Валентина, заметив это, спешно утерла слезы и скомандовала:
— А ты что торчишь там как неродная? Живо сюда!
Райка, заулыбавшись, подошла и, примерившись, облапила всю скульптурную группу.
Сабитов, уже в форме, чистенькой и наглаженной, как всегда, сосредоточенно изучал эту картину с крыльца.
За его спиной тоже стоял веселый гам: врачи, местные и приезжие, бурно отмечали успешное купирование и скорую ликвидацию эпидемии, иронически осыпая друг друга комплиментами по поводу догадки, ускорившей открытие.
Каждый заподозренный в авторстве догадки отбивался с радостным возмущением и щедро перевешивал ответственность за прорывное открытие на кого-то еще — и так по кругу. В итоге консенсусной фигурой был назначен, как всегда, Ларчиев. Он после слабой попытки откреститься от высокой чести махнул на дискуссию рукой — и вдруг уставился на эту руку и принялся водить по ладошке пальцами другой руки, будто что-то вспоминая.
— Сорока, ворона, кашу варила… — подсказал Цыренов, плюхаясь рядом.
Ларчиев рассеянно улыбнулся и спросил:
— Дмитрий Аристархович, а вы не помните, кто вот перед самым этим нашим прорывом ушел, потом пришел — и мы почти сразу вскричали «Эврика!»?
Цыренов задумался. Лицо его на миг стало растерянным, но тут же собралось.
— А. Нитенко же, майор который. Его имеете в виду?
— Да, кажется, Нитенко, — согласился Ларчиев.
Усталый Нитенко сидел за столом у себя в кабинете. Он вяло выслушивал по телефону похвалы начальства в связи с умелым и хорошо скоординированным участием вверенной ему комендатуры в ликвидации чрезвычайного происшествия, ластиком стирая с лежащей перед ним карты красную штриховку. Завершение обоих процессов вышло восхитительно синхронным. Нитенко сказал:
— Так точно, товарищ генерал-майор. Служу Советскому Союзу!

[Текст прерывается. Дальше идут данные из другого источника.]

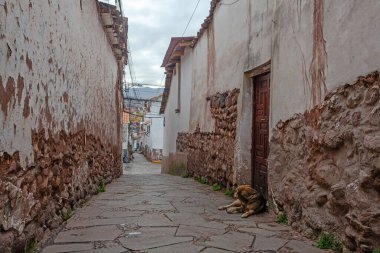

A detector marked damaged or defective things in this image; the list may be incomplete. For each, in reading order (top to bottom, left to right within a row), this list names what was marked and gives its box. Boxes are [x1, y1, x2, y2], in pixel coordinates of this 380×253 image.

peeling paint wall [0, 0, 121, 251]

Выждав нужное число секунд, майор положил трубку и устало сдул тощие катышки с карты.
В соседнем здании прапорщик Совпель, проводивший утренний осмотр гауптвахты, чихвостил ефрейтора Доскина:
— Ладно бы дрых просто, но тут же…
— Да не дрых я!
— Отставить! Не дрых, конечно! Не до того было! Пустая камера не просто закрыта, но заперта! Уходя, запер на всякий случай, понятно. А входил с кем?

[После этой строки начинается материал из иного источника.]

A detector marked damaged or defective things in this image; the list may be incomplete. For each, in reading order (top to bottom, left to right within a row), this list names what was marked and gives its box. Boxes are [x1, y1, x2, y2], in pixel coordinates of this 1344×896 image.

— Товарищ прапорщик, да никого тут не было, я один всю ночь, как дурак!..
— Ты, Доскин, на базар сходи, гуся купи и ему уши три, а мне не надо.

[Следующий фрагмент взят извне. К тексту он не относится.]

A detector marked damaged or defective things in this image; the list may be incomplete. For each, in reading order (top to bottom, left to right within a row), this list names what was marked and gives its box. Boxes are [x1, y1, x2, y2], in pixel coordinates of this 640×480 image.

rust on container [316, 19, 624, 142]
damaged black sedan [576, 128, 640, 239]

Ужин в камере для кого стоит? Кого приводил? Девок поселковых?
— Да один я был, один! — взвыл оскорбленный до глубины души Доскин, потрясая зачем-то чистой страницей в журнале записей.
Получать разносы Доскин привык, но чуть ли не впервые его распекали ни за что — и это оказалось ужасно обидно. А еще обидней и ужасней было, что он категорически не помнил, как и зачем принес ужин в пустую камеру. «Неужто в натуре крыша поехала», тоскливо подумал ефрейтор и снова тупо уставился в пустые графы журнала.
Не менее пустой была всегдашняя трехлитровая банка, которая лежала в авоське, которую сжимала Антоновна, которая топталась посреди поселковой улицы, поглядывая то по сторонам, то на зажатую в руке авоську. Во взгляде Антоновны стояло лютое недоумение. Явно ничего не сообразив, Антоновна убрела к магазину.